T'es vraiment accro à l'IA ou juste curieux ?
ChatGPT, Claude, Gemini... tu sais même plus si tu devrais demander à l'IA ou envoyer un message à un pote ? Six niveaux de dépendance — du full analog au full cyborg.
T'as quel type de relation avec l'IA ? | 32 profils

T'as déterminé empiriquement dans quels domaines l'IA fonctionne vraiment, et tu restes dans ces limites. Brouillons de documents, synthèses d'informations, templates d'e-mails — cas d'usage confirmés uniquement. Pour tout ce qui a de vrais enjeux, tu décides toi-même.
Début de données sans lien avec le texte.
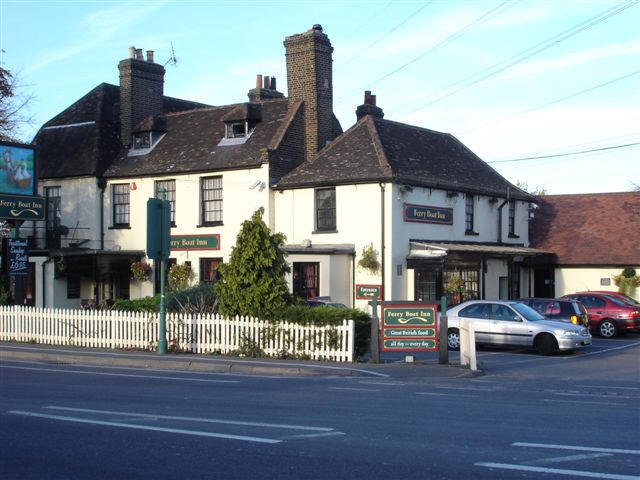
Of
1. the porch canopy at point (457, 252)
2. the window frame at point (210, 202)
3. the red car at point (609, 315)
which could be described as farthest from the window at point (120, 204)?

Tu comprends les limites de l'IA, ce qui signifie que tu ne lui fais pas un confiance aveugle — mais tu ne la sous-estimes pas non plus. "J'ai d'abord testé" décrit toute ta relation avec l'IA, et cette approche est discrètement très efficace.
En relation, tu crois à ce que les gens font vraiment, pas à ce qu'ils disent. Les conseils IA sur la dynamique relationnelle ne t'intéressent pas trop — la conversation directe est juste plus efficace. La recherche de cadeaux ? Sûr, à l'occasion. Les décisions de vie ? Jamais.
Avant de déployer un outil IA pour ton équipe, tu le testes toi-même, tu fixes le standard et tu définit la portée. Quand quelqu'un propose une nouvelle intégration IA, ta première question est "quelles sont les preuves ?" — et cette rigueur protège tout le monde.
Les abonnements IA inutilisés sont annulés immédiatement — sans hésitation, sans nostalgie. Tu gères probablement les coûts récurrents dans un tableur, et l'audit se fait à l'heure. Discipliné(e) sans en faire une personnalité.